▸ **Source extract**:
= = = = =
3. On the basis of the pleadings of the parties, following issues were framed:

1. Whether the plaintiff proves that he is the lessee of the suit plot?

2. Whether the plaintiff proves that he is entitled for the damages in the sum of Rs. 4000/- on account of loss of income?

3. Whether the plaintiff proves that in the alternative that he is entitled for possession of the suit plot?

4. Whether the defendant proves that the plaintiff has fraudulently obtained his signature on the said Lease Agreement by misleading as mentioned by him in para 1 of the written statement?

4. The Trial Court held that all the facts brought on record show that the lease was for a period of one year initially and admittedly the lease deed was required to be registered and, therefore, the same having not been registered could not be looked into. However, the appellant has admitted that the respondent was allowed to use the suit plot only for a period of 6 months initially and thereafter the period was extended till the month of December, 1988 so that the respondent could repay the loan amount of the crusher. However, the possession of the suit plot with the respondent was admitted by the appellant. As regards the issue of lease the Trial Court held that the respondent had failed to establish that he is the lessee in respect of the suit plot since the document of lease could not be proved on account of want of registration. The Trial Court, however, held that considering the fact that the respondent was admittedly in possession of the suit plot and he was forcibly dispossessed by the appellant, the respondent was entitled for restoration of possession.
= = = = =
Data entries:
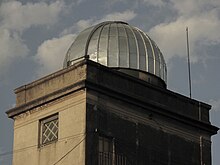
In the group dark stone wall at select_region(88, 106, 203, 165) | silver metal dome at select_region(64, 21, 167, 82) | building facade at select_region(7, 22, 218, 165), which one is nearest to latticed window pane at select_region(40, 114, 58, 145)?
building facade at select_region(7, 22, 218, 165)

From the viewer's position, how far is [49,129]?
3550 centimetres

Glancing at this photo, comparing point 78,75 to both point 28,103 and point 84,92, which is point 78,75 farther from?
point 28,103

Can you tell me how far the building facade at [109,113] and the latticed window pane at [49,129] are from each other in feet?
0.15

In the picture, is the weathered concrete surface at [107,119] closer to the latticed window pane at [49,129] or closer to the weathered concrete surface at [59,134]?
the weathered concrete surface at [59,134]

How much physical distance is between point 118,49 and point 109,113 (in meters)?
4.43

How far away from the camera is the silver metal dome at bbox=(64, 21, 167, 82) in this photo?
37469 millimetres

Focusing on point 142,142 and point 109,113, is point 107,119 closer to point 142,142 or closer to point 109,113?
point 109,113

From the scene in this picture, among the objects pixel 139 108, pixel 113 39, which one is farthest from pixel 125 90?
pixel 113 39

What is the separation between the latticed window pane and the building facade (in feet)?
0.15

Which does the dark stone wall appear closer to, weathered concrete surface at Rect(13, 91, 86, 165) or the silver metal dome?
weathered concrete surface at Rect(13, 91, 86, 165)

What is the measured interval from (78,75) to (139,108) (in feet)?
11.3

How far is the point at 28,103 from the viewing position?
120 ft

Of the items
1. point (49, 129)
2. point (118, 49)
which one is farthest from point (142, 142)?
point (118, 49)

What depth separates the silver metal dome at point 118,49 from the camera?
37.5 metres
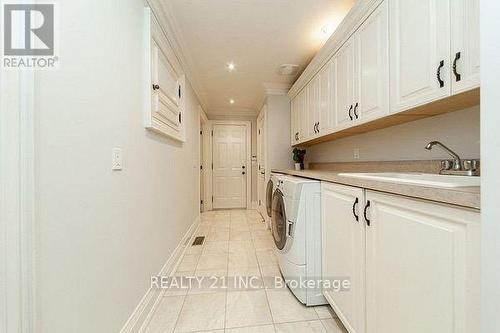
= = = = =
Resume the court judgment about the suit plot, starting right after its final sentence.

▸ **Exercise response**:
5. The lower Appellate Court by the impugned order held that the agreement of lease was for 11 months and therefore no registration was required and the same can be looked into for all purposes and in view of the said agreement the respondent has proved to be the lessee of the suit plot and/therefore/he was lawfully entitled for restoration of possession in view of the fact that the lease was not lawfully terminated.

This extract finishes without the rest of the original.